■ Task directions ■
Copy out the entries below exactly as they stand, but only from the line containing "- Magnification: 1000x" through the line containing "- Image size: 130×127 pixels".

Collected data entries
+===+

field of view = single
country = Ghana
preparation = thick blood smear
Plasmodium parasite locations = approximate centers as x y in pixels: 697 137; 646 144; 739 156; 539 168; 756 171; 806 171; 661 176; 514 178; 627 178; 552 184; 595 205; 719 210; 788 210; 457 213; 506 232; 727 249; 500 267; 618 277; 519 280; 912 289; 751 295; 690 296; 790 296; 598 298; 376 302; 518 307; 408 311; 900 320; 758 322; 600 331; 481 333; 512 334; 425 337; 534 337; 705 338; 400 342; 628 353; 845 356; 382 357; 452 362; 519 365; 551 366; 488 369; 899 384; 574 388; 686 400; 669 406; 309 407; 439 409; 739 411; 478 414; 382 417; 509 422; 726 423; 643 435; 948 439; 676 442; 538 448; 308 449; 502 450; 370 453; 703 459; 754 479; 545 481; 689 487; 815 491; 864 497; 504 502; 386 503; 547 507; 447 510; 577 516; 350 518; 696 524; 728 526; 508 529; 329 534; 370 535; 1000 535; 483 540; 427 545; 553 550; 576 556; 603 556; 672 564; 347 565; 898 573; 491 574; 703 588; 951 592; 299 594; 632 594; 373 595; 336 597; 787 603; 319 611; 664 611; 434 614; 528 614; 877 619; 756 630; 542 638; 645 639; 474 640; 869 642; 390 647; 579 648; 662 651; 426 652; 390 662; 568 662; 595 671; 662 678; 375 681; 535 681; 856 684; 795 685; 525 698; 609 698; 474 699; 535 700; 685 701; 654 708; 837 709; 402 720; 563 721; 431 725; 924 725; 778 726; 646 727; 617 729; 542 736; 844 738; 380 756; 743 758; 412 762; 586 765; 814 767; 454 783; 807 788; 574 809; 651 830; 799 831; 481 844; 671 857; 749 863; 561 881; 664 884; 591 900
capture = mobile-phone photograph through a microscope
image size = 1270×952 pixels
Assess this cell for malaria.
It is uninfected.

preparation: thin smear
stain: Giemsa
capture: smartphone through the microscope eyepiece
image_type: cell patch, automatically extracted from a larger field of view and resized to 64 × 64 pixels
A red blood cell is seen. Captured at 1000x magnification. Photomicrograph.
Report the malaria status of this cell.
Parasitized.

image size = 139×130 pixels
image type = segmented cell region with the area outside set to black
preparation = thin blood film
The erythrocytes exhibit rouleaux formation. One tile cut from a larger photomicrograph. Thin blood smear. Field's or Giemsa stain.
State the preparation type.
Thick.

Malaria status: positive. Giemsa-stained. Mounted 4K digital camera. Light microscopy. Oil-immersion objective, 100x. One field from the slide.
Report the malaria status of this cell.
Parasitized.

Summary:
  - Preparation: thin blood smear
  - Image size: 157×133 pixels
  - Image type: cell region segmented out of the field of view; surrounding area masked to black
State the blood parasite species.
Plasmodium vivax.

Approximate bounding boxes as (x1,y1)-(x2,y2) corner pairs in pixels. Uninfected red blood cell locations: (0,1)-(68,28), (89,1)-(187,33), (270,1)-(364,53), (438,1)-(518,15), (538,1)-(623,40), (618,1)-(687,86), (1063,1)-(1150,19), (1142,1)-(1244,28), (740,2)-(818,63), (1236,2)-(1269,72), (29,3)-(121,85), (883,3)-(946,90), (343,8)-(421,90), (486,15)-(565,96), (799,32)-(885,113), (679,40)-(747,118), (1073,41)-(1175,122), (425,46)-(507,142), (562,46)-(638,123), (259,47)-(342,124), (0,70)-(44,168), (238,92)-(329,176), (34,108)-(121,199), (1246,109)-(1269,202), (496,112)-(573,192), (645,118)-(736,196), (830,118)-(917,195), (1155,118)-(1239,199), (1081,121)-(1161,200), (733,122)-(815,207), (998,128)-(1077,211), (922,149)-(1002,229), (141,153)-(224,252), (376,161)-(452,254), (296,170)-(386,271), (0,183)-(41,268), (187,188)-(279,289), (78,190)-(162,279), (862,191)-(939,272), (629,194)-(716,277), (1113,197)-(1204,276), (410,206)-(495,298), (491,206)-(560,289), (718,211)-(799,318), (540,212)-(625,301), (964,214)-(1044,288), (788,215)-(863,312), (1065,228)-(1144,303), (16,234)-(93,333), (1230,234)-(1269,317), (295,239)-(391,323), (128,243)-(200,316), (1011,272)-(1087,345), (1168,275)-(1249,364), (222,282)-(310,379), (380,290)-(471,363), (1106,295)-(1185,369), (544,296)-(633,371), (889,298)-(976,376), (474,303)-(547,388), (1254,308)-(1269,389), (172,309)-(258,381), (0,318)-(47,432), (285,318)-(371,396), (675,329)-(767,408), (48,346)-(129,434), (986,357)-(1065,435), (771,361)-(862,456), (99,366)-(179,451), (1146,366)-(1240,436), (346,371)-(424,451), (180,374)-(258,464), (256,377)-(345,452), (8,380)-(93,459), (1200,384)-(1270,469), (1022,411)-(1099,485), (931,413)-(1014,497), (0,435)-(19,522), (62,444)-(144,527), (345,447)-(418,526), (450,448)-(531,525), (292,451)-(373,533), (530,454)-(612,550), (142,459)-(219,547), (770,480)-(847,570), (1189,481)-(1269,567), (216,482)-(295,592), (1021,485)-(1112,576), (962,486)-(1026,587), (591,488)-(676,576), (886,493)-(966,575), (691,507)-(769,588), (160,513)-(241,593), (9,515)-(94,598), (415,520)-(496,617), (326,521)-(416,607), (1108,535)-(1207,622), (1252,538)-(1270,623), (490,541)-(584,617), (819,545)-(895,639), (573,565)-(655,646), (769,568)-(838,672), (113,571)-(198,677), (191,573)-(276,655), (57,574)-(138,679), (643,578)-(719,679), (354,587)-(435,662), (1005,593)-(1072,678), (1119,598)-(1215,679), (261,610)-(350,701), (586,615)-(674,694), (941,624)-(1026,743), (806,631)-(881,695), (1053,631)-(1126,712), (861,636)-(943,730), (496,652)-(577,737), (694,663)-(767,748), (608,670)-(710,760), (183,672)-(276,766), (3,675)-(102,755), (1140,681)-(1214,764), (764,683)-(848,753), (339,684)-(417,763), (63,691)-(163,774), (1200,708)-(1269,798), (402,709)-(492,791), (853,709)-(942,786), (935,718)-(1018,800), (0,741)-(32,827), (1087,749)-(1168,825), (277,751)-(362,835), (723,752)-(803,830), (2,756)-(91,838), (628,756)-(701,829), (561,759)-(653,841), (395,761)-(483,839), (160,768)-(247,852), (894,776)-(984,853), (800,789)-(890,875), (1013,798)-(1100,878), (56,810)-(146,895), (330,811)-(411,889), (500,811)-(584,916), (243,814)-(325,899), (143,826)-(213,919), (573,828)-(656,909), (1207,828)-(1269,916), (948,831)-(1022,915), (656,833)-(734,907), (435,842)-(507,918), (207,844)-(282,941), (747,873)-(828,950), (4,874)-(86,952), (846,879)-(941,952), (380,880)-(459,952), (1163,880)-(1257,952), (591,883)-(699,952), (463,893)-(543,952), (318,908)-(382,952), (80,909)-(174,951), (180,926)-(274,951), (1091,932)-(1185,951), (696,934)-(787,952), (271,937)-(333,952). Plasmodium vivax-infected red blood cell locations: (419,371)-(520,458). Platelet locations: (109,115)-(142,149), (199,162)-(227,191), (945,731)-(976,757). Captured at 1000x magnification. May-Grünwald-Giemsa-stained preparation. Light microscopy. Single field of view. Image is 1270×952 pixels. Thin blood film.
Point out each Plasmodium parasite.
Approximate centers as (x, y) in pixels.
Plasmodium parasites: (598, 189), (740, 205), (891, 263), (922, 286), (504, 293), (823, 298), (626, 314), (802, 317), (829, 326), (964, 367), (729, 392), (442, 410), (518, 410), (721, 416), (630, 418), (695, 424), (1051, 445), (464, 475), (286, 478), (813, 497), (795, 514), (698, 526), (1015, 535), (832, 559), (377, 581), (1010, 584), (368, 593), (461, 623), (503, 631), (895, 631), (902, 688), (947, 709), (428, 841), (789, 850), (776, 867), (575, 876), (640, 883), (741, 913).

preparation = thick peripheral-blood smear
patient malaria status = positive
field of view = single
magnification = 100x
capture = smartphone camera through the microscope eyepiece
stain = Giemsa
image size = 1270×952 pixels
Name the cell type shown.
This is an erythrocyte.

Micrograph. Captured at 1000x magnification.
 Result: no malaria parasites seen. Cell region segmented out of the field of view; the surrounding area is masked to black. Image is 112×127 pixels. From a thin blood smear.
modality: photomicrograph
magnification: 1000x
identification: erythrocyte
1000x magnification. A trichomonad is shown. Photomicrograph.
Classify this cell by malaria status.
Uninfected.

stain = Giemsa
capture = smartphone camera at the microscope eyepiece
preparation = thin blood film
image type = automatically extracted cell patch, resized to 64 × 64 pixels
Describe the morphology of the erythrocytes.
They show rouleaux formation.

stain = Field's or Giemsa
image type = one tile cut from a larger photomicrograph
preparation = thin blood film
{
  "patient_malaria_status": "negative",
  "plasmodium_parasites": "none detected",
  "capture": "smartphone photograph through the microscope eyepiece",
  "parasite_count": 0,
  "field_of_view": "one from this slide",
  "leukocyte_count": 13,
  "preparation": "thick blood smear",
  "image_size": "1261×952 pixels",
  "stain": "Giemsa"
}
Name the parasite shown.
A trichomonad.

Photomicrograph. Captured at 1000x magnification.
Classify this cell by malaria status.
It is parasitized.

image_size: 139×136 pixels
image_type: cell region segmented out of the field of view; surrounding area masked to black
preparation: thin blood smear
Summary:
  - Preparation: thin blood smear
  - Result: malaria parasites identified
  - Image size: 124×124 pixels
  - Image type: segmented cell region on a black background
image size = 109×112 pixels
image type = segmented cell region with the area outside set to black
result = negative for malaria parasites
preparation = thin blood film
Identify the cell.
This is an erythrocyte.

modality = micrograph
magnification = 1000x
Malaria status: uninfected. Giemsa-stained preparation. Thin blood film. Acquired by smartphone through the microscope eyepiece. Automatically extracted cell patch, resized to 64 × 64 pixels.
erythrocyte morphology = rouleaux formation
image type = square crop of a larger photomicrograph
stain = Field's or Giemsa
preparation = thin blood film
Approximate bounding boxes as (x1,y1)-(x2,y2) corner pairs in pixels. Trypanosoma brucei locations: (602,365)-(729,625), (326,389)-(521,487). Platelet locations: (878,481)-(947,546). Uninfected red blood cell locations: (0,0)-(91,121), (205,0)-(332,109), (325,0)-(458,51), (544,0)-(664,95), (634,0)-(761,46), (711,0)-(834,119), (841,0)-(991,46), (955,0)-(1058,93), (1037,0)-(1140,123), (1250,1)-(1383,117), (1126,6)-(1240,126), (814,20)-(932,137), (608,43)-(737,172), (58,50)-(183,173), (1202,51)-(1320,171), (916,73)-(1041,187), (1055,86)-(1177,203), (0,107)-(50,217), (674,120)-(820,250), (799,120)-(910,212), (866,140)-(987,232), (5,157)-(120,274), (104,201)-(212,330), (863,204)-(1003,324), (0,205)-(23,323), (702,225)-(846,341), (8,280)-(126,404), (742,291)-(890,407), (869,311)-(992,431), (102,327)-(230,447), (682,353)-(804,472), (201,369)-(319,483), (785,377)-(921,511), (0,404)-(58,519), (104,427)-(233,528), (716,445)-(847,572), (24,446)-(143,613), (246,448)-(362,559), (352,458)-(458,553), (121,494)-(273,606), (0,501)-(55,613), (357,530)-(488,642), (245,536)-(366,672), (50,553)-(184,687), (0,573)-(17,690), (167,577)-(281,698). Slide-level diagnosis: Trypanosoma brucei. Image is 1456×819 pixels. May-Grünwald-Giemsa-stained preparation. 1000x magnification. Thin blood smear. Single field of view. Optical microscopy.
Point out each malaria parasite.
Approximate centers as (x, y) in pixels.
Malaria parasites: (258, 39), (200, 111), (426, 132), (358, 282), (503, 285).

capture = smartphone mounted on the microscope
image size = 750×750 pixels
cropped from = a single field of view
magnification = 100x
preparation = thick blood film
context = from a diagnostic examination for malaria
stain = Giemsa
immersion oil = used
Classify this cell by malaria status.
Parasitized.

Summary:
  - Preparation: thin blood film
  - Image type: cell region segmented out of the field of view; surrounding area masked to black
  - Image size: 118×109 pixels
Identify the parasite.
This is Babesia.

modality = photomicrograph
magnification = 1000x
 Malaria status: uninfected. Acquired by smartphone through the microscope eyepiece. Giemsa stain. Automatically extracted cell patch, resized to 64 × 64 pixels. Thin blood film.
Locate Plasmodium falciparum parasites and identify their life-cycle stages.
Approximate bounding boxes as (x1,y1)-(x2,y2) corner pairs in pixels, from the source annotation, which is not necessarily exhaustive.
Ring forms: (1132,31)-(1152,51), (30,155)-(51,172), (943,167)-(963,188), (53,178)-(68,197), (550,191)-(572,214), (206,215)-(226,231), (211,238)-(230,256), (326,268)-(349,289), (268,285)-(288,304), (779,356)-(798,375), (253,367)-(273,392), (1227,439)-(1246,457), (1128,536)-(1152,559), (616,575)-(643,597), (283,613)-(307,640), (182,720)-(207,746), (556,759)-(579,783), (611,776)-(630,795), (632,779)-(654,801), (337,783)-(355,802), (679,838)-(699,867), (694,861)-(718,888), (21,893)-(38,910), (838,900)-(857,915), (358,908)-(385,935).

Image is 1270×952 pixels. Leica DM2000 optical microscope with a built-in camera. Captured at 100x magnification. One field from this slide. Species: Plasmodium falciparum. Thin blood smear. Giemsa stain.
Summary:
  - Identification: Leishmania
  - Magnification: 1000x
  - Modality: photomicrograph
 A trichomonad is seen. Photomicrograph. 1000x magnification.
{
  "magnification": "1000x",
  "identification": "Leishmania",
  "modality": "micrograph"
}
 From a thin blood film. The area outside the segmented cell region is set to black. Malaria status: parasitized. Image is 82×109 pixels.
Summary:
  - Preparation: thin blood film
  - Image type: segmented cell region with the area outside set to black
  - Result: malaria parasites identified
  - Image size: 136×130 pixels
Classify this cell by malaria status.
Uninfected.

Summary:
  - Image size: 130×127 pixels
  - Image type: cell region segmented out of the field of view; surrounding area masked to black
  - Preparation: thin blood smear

+===+

■ Result for this task ■
  - Magnification: 1000x
  - Modality: photomicrograph
 A trichomonad is seen. Photomicrograph. 1000x magnification.
{
  "magnification": "1000x",
  "identification": "Leishmania",
  "modality": "micrograph"
}
 From a thin blood film. The area outside the segmented cell region is set to black. Malaria status: parasitized. Image is 82×109 pixels.
Summary:
  - Preparation: thin blood film
  - Image type: segmented cell region with the area outside set to black
  - Result: malaria parasites identified
  - Image size: 136×130 pixels
Classify this cell by malaria status.
Uninfected.

Summary:
  - Image size: 130×127 pixels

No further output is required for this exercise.